BEGIN Material shown
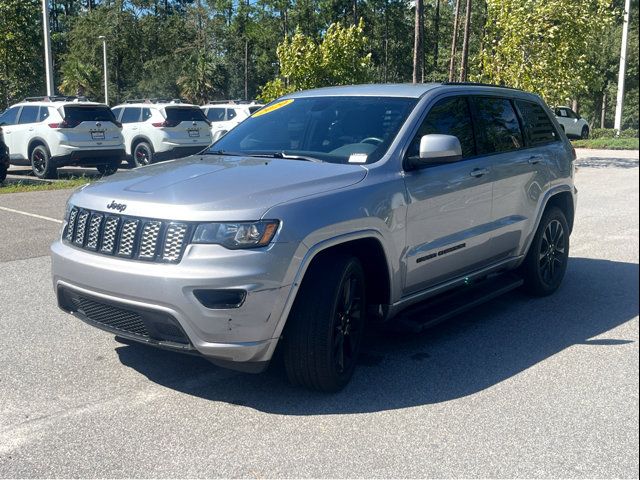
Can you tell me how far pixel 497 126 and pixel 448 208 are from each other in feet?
4.13

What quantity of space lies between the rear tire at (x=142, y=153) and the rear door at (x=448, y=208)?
1522cm

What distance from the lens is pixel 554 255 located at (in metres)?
6.62

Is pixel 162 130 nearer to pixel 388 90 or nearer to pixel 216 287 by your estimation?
pixel 388 90

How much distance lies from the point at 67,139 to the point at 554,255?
43.8 ft

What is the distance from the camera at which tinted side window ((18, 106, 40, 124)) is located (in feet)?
58.3

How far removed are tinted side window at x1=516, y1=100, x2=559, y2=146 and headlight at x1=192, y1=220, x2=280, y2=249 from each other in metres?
3.40

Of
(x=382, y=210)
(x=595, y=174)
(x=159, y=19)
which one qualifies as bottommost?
(x=595, y=174)

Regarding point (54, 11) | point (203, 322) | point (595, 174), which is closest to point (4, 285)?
point (203, 322)

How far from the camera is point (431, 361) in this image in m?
4.94

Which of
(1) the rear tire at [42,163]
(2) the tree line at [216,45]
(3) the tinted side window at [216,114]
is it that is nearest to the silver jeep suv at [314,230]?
(1) the rear tire at [42,163]

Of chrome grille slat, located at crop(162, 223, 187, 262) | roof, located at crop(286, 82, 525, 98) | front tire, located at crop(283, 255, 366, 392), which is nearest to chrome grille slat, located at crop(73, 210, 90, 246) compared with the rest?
chrome grille slat, located at crop(162, 223, 187, 262)

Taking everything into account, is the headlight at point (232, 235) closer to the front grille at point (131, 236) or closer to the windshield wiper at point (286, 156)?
the front grille at point (131, 236)

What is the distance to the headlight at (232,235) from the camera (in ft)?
12.6

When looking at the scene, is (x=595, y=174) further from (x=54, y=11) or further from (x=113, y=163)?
(x=54, y=11)
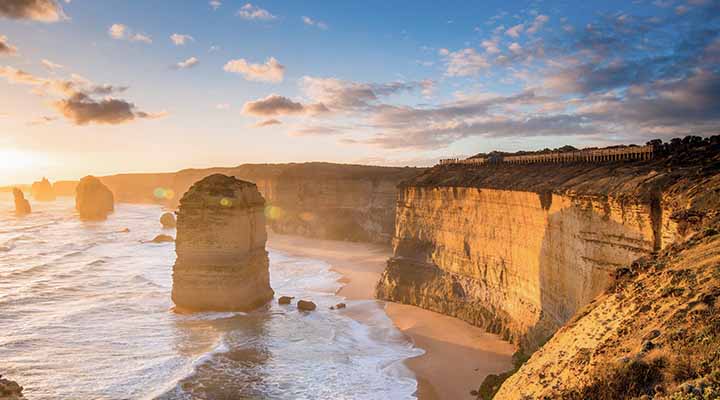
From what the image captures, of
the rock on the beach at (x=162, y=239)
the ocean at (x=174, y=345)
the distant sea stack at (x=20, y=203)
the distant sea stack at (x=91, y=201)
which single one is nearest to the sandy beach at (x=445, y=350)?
the ocean at (x=174, y=345)

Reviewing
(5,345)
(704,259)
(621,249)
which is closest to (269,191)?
(5,345)

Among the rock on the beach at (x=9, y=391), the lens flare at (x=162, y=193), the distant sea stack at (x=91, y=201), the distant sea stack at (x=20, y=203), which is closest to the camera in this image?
the rock on the beach at (x=9, y=391)

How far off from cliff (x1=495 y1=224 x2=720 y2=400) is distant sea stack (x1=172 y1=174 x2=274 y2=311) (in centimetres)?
2188

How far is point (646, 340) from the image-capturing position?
271 inches

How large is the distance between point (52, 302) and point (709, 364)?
35775 mm

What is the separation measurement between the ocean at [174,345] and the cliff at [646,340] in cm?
1092

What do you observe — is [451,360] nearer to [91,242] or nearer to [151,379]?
END Material shown
Task objective
Copy out all of the material exactly as written, without its pictures.

Complete answer
Can you tell me how far pixel 497 126 and pixel 448 208 are from each other in feet?
4.13

What quantity of space lies between the rear tire at (x=142, y=153) and the rear door at (x=448, y=208)?
1522cm

What distance from the lens is pixel 554 255 located at (in metres)?
6.62

Is pixel 162 130 nearer to pixel 388 90 or nearer to pixel 216 287 by your estimation?
pixel 388 90

How much distance lies from the point at 67,139 to the point at 554,255?
43.8 ft

What is the distance from the camera at which tinted side window ((18, 106, 40, 124)) is located (in feet)?
58.3

How far removed are tinted side window at x1=516, y1=100, x2=559, y2=146 and headlight at x1=192, y1=220, x2=280, y2=249 from each other in metres?
3.40

Of
(x=382, y=210)
(x=595, y=174)
(x=159, y=19)
which one qualifies as bottommost?
(x=595, y=174)

Regarding point (54, 11) | point (203, 322) | point (595, 174), which is closest to point (4, 285)?
point (203, 322)

How far from the camera is point (431, 361) in this image in m?
4.94

Which of
(1) the rear tire at [42,163]
(2) the tree line at [216,45]
(3) the tinted side window at [216,114]
is it that is nearest to the silver jeep suv at [314,230]?
(1) the rear tire at [42,163]

Of chrome grille slat, located at crop(162, 223, 187, 262) | roof, located at crop(286, 82, 525, 98) | front tire, located at crop(283, 255, 366, 392), which is nearest to chrome grille slat, located at crop(73, 210, 90, 246) compared with the rest?
chrome grille slat, located at crop(162, 223, 187, 262)

Taking everything into account, is the headlight at point (232, 235) closer to the front grille at point (131, 236) or closer to the windshield wiper at point (286, 156)?
the front grille at point (131, 236)

What is the distance to the headlight at (232,235) from the camera (in ft)?
12.6

When looking at the scene, is (x=595, y=174) further from (x=54, y=11) or further from (x=113, y=163)?
(x=54, y=11)
From what the image captures, of
the rock on the beach at (x=162, y=239)
the ocean at (x=174, y=345)
the distant sea stack at (x=20, y=203)
the distant sea stack at (x=91, y=201)
which single one is nearest to the sandy beach at (x=445, y=350)?
the ocean at (x=174, y=345)

Reviewing
(5,345)
(704,259)
(621,249)
which is closest to (269,191)?
(5,345)

Among the rock on the beach at (x=9, y=391), the lens flare at (x=162, y=193), the distant sea stack at (x=91, y=201), the distant sea stack at (x=20, y=203), which is closest to the camera in this image?
the rock on the beach at (x=9, y=391)

How far off from cliff (x1=495 y1=224 x2=720 y2=400) is distant sea stack (x1=172 y1=174 x2=274 y2=311) (in centimetres)?
2188

How far is point (646, 340) from the image-capturing position?
271 inches

How large is the distance between point (52, 302) and point (709, 364)?
35775 mm

What is the separation measurement between the ocean at [174,345] and the cliff at [646,340] in cm?
1092

What do you observe — is [451,360] nearer to [91,242] or nearer to [151,379]?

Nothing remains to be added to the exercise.